The bond market looks a lot different today than it did a year ago.

Given the pace and magnitude of rate hikes, we are now seeing renewed demand for yield and diversification. While each client requires a unique approach to asset allocation, we have a few observations given today’s environment.

The ongoing rate hike cycle has significantly influenced investors' approach to analyzing risk-reward trade-offs. Notably, we have had an inverted yield curve for quite some time, with rates on short-term securities generating higher yields than longer-term bonds, which is contrary to the typical relationship observed among bonds of varying maturity dates.

In the municipal bond market, we’re seeing similar trends. A major flow of bonds into the marketplace in the second quarter, combined with outflows and FDIC liquidations, are keeping yields higher on the short end of the curve. Short-term investment-grade municipals are providing an attractive yield from a historical perspective with little credit or interest rate risk. However, it's also important to prepare for the long term and build a portfolio with various maturities to maintain cash flows.

Investors wanting to take on incremental risk may look to the corporate bond market. With higher yields we have seen a return of interest in core-bond strategies which historically have served as the ballast of a diversified portfolio. Both investment-grade and high yield corporate bonds provide a yield spread above respective Treasuries, but at the same time, these markets are not offering an exceptional spread to compensate for risk. Thus, selectivity in credit is warranted.

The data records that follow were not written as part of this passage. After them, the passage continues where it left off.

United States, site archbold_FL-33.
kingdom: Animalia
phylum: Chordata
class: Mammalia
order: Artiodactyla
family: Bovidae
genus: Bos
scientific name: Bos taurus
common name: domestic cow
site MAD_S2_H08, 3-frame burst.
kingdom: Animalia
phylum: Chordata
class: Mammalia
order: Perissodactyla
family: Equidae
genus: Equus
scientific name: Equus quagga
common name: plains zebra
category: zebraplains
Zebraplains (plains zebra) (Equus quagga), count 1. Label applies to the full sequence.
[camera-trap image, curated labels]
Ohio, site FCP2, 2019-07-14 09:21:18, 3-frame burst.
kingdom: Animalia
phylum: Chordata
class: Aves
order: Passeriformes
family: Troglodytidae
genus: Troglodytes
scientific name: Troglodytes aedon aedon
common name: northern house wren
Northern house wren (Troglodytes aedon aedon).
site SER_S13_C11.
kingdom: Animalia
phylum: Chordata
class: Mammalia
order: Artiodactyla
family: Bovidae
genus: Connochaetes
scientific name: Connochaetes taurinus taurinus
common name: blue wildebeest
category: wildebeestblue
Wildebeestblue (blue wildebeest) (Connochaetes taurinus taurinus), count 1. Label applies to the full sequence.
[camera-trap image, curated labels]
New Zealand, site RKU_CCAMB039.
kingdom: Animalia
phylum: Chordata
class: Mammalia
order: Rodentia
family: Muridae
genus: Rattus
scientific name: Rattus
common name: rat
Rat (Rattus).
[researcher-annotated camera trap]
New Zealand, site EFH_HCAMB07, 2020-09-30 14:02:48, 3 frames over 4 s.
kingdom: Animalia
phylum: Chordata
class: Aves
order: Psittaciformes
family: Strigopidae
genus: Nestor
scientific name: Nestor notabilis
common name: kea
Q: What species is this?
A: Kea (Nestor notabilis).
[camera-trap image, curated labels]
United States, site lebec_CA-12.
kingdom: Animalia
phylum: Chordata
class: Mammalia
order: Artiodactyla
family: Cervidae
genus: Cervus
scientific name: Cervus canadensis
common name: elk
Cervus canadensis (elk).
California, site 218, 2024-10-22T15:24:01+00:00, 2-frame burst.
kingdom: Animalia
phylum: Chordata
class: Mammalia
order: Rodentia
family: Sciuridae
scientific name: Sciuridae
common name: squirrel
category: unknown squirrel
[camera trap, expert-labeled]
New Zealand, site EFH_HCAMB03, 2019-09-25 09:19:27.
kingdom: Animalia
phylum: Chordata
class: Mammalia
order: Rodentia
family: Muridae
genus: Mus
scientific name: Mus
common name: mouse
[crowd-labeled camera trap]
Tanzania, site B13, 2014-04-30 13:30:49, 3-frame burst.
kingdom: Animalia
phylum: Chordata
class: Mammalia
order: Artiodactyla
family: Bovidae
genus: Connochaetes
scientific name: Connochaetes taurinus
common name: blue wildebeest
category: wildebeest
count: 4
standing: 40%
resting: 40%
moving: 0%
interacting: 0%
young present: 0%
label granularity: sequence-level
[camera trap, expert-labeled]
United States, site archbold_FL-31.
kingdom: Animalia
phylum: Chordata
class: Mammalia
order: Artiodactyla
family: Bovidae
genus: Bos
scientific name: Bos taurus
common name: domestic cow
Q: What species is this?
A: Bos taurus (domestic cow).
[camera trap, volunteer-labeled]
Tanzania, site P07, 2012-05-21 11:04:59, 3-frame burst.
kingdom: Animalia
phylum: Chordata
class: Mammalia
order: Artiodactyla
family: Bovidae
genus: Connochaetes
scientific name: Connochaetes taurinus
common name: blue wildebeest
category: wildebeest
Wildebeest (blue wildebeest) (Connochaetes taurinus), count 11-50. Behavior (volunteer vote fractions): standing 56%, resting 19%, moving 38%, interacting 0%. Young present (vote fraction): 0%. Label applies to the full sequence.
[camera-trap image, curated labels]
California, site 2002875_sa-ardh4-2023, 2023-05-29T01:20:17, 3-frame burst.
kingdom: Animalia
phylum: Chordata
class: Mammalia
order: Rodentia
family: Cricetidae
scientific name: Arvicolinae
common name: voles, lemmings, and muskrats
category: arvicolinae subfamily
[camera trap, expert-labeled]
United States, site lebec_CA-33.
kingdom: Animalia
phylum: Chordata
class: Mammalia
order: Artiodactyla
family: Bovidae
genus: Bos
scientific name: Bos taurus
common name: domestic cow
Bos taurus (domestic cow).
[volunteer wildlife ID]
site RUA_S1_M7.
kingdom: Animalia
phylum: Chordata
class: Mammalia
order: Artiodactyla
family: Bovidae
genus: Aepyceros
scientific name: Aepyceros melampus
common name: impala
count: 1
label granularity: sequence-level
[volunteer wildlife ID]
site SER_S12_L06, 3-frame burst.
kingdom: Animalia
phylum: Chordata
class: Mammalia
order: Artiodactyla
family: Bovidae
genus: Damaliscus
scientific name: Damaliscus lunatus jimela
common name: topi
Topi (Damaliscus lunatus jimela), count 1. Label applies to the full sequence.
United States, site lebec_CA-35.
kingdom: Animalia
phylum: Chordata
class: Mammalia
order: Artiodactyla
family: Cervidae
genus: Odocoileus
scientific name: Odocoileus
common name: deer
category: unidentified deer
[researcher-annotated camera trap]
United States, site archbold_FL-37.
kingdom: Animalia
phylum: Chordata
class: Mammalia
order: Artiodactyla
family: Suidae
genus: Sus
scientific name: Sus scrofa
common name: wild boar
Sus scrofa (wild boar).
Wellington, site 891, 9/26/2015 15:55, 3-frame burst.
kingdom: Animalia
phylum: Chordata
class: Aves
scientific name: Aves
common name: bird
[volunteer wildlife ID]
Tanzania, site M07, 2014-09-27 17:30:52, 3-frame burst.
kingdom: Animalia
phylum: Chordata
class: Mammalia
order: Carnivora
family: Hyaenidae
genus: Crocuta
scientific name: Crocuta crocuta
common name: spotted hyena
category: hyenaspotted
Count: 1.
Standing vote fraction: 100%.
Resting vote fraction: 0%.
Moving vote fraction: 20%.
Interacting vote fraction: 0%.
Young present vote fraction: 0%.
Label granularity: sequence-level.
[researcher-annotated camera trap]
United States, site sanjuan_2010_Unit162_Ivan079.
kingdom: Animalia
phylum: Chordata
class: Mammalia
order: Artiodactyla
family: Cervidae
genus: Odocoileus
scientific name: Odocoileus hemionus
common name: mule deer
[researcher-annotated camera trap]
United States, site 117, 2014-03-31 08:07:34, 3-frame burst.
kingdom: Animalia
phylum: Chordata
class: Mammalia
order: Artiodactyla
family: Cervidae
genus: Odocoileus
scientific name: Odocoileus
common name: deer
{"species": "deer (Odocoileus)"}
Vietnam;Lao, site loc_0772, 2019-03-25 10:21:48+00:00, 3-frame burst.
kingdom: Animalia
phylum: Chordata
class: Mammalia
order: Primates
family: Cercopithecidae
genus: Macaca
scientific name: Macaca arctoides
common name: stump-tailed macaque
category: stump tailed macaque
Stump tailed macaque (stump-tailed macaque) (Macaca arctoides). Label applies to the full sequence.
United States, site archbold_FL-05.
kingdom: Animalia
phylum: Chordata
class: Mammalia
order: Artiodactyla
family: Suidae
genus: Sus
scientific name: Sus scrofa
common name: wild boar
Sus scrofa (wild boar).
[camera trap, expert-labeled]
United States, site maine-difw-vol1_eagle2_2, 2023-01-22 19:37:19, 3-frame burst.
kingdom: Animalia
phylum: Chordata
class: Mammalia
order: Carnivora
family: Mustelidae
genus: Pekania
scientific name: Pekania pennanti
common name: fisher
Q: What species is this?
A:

One strategy is a buy-and-hold “laddered” approach to portfolio construction, which helps manage interest-rate risk and takes advantage of today’s higher coupons across the maturity spectrum, with the added benefit of after-tax income potential.

On the alternatives front, we have seen the private debt industry meaningfully grow and evolve over the past decade.  Private debt strategies such as direct lending and multi-strategy solutions may provide an enhanced and differentiated return profile as well as a means to diversify credit exposures.

The types of strategies that exist also can vary widely in objectives and characteristics. For example, a senior debt-focused direct lending strategy might serve a quite different role in a portfolio than a distressed credit strategy. That said, these vehicles also come with a unique set of risks and lack of liquidity—items to carefully consider when building portfolios. 

The change we went through in the last year and a half offers a better yield risk/return proposition for investors. This impact has also influenced our forward-looking capital market expectations, which look out over 10-to 20-year periods. Fixed income yields have started to contribute to portfolio return expectations once again, whereas over the past decade low rates had relegated bonds almost solely to the role of portfolio diversifier.

Analysts cite the Fed's monetary policy and economic conditions as significant drivers of the bond market going forward. Of course, timing the Fed or the market is always challenging, therefore we think investors are best served by aligning their investments in bonds with their time horizons and investment objectives—one that is diversified and includes both equity exposure for growth, and bonds for diversification.

And of course, ongoing communication with your William Blair advisor is crucial in navigating today’s dynamic market environment.